🤖 AI Summary
Deep learning models for medical imaging often suffer performance degradation in new clinical settings due to distribution shifts—such as changes in imaging devices, patient populations, or acquisition protocols—yet existing stress tests rely on unrealistic perturbations that poorly reflect real-world robustness. This work proposes the first counterfactual stress-testing framework based on causal generative models, which intervenes on variables like scanner type or patient sex to synthesize clinically plausible “what-if” images that preserve anatomical structure while realistically simulating target distribution shifts. Experiments on chest X-ray and mammography datasets demonstrate that this approach more accurately predicts the direction, magnitude, and relative ranking of model performance changes under real out-of-domain conditions compared to conventional perturbation methods, substantially improving the correlation between stress-test outcomes and actual model robustness.
📝 Abstract
Deep learning models in medical imaging often fail when deployed in new clinical environments due to distribution shifts in demographics, scanner hardware, or acquisition protocols.

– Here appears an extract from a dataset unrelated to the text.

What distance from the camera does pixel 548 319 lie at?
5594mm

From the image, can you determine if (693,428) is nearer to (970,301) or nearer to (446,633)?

A central challenge is underspecification, where models with similar validation performance exhibit divergent real-world failure modes. Although stress testing has emerged as a tool to assess this, current methods typically rely on simple, uninformed perturbations (e.g., brightness or contrast changes), which fail to capture clinically realistic variation and can overestimate robustness. In this work, we introduce a counterfactual stress testing framework based on causal generative models that create realistic "what if" images by intervening on attributes such as scanner type and patient sex while preserving anatomical identity, enabling controlled and semantically meaningful evaluation under targeted distribution shifts. Across two imaging modalities (chest X-ray and mammography), three model architectures, and multiple shift scenarios, we show that counterfactual stress tests provide a substantially more accurate proxy for real out-of-distribution performance than classical perturbations, capturing the direction and relative magnitude of performance changes as well as model ranking. These results suggest that causal generative models can serve as practical simulators for robustness assessment, offering a more reliable basis for evaluating medical AI systems prior to deployment.